▸ **Records for the exercise**
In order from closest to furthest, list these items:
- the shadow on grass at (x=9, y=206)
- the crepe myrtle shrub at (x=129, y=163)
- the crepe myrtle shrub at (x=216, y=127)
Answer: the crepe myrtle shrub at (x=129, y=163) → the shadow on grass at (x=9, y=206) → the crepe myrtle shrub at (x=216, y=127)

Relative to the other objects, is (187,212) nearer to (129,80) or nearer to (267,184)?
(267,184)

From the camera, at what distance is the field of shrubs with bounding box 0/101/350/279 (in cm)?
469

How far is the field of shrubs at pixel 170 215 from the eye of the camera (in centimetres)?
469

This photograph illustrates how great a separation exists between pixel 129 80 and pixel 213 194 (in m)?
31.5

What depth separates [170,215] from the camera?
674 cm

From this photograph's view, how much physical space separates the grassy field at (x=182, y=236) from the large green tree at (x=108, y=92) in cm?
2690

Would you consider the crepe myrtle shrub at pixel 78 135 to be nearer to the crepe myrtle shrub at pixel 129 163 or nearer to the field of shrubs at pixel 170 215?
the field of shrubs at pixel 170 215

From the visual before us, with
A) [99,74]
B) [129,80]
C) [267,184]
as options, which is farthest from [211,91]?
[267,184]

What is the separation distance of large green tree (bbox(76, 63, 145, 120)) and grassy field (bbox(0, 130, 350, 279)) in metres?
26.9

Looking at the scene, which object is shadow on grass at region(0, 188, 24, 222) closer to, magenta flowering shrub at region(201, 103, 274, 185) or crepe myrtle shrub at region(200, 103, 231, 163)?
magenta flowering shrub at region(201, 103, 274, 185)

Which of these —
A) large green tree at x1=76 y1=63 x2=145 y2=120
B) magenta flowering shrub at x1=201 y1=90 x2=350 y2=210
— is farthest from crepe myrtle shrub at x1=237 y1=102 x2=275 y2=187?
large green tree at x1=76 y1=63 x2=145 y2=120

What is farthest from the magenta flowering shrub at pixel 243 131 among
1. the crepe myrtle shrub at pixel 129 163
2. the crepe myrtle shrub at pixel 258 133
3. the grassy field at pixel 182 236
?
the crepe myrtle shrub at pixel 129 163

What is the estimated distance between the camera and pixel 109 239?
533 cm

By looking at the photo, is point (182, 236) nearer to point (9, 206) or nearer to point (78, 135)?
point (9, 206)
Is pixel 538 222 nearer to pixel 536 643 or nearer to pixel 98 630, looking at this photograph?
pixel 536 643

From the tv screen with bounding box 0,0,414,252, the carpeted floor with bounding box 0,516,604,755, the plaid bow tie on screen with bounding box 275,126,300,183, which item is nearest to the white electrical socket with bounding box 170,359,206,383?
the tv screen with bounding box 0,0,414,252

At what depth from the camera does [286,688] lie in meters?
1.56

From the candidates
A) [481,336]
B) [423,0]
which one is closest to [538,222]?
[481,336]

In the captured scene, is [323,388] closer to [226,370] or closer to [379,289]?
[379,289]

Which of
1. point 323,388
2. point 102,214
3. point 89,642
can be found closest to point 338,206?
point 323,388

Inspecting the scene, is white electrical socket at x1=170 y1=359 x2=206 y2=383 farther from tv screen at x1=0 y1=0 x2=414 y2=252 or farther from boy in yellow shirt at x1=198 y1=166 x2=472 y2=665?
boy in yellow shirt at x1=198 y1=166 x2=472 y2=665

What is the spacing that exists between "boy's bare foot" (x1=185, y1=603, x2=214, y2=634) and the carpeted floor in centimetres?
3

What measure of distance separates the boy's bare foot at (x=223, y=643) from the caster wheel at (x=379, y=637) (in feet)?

▸ **The problem**
Reproduce the items above word for word, from their first line through the line containing "- the crepe myrtle shrub at (x=216, y=127)".

▸ **Right answer**
In order from closest to furthest, list these items:
- the shadow on grass at (x=9, y=206)
- the crepe myrtle shrub at (x=129, y=163)
- the crepe myrtle shrub at (x=216, y=127)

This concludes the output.